#### RECORDS FOR THIS EXERCISE:
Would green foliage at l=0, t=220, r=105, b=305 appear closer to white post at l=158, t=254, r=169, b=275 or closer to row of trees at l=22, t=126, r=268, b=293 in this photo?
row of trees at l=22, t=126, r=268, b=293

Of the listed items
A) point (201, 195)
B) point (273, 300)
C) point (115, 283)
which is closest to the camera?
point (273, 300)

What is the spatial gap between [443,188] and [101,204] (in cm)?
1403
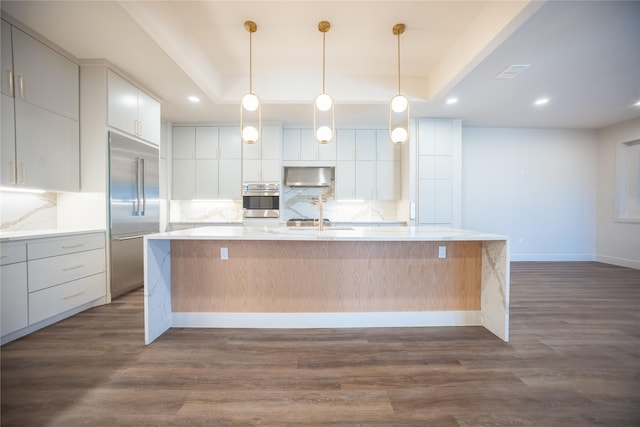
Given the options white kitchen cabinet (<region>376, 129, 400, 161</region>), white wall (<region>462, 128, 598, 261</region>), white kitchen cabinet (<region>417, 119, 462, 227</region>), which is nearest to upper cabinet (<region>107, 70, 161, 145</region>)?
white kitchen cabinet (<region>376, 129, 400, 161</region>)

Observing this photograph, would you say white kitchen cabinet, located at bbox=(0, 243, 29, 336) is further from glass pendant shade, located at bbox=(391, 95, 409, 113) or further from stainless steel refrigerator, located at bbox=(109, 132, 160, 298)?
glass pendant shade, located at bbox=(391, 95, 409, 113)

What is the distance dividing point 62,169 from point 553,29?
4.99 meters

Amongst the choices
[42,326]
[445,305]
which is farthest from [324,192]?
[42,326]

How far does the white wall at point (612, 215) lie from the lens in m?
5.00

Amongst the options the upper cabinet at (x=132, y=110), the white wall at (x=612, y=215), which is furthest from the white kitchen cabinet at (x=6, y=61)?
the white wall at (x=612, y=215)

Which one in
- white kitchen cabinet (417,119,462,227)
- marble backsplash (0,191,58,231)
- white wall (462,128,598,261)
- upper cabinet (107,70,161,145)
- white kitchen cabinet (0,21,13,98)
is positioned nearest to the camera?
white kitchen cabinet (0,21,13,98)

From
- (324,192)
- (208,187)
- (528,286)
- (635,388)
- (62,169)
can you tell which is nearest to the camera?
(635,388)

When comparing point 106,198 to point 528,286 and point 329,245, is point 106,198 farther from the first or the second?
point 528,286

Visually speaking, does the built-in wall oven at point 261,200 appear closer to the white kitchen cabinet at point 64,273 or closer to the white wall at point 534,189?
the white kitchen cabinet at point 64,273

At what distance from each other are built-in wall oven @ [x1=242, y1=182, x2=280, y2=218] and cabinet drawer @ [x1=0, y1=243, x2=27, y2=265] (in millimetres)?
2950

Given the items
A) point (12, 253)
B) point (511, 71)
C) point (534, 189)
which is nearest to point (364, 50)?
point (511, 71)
---
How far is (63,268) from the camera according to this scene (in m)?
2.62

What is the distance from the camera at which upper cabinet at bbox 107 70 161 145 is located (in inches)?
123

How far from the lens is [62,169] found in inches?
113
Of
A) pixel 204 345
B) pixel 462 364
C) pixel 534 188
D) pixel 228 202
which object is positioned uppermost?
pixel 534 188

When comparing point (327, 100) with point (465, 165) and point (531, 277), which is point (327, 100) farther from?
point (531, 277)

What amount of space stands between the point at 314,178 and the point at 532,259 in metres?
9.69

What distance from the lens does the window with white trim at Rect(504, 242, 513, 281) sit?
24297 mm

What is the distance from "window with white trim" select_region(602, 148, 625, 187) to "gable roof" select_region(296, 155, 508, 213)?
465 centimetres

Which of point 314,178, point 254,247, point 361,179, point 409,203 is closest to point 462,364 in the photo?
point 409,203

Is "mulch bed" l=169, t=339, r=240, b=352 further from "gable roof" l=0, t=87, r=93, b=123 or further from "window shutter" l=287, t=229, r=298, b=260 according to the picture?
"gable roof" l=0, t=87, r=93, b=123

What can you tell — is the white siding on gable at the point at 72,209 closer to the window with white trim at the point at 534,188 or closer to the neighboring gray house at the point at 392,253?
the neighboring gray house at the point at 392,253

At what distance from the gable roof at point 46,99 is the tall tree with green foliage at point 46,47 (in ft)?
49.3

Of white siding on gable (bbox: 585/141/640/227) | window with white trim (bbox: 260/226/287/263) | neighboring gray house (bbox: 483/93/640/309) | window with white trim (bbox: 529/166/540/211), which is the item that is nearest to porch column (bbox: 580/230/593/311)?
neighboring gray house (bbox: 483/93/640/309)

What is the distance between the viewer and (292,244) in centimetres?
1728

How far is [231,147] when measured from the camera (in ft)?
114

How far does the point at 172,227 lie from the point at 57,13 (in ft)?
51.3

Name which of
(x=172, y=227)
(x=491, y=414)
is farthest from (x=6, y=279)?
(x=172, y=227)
...
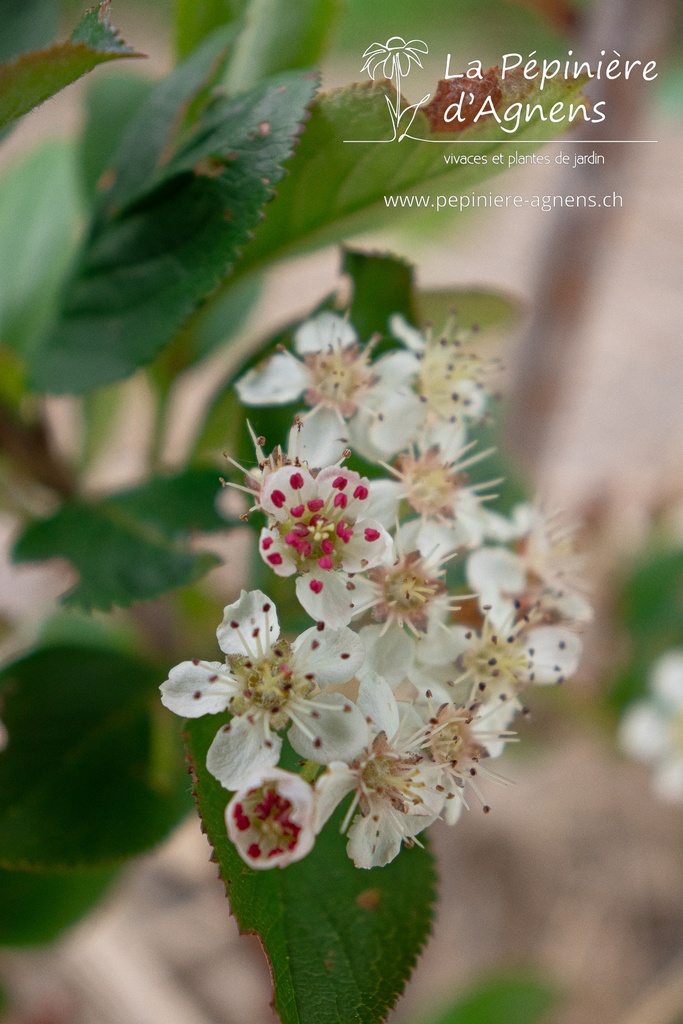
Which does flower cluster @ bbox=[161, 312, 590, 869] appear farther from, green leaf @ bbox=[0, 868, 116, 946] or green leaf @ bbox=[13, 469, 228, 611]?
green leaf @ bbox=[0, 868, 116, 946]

#### WHAT NEEDS TO BE DONE:
Please rewrite the material starting at the line containing "How far from" and ending with the line containing "465 centimetres", changing "lens" to "camera" and leaving everything else as it is.

#### PROBLEM SOLUTION:
How far from the camera is [62,169] found in inches?
113
Of
A) pixel 204 345
B) pixel 462 364
C) pixel 534 188
D) pixel 228 202
which object is positioned uppermost?
pixel 534 188

When comparing point (327, 100) with point (465, 165) and point (531, 277), which is point (327, 100) farther from?
point (531, 277)

What amount of space stands between the point at 314,178 and the point at 532,259 in metres?
9.69

What distance from the camera does the window with white trim at Rect(504, 242, 513, 281) sit?
24297 mm

What is the distance from "window with white trim" select_region(602, 148, 625, 187) to "gable roof" select_region(296, 155, 508, 213)?
465 centimetres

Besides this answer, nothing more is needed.